== EXERCISE DIRECTIONS ==
Change "small pebble" to "small stone" everywhere it occurs in the lines below, and write the lines out again with nothing else altered.

== ENTRIES PROVIDED ==
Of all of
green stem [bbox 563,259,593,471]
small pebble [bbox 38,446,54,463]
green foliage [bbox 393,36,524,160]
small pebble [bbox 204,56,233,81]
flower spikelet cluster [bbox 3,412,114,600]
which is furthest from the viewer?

== WRITTEN ANSWER ==
Of all of
green stem [bbox 563,259,593,471]
small stone [bbox 38,446,54,463]
green foliage [bbox 393,36,524,160]
small stone [bbox 204,56,233,81]
flower spikelet cluster [bbox 3,412,114,600]
which is furthest from the viewer?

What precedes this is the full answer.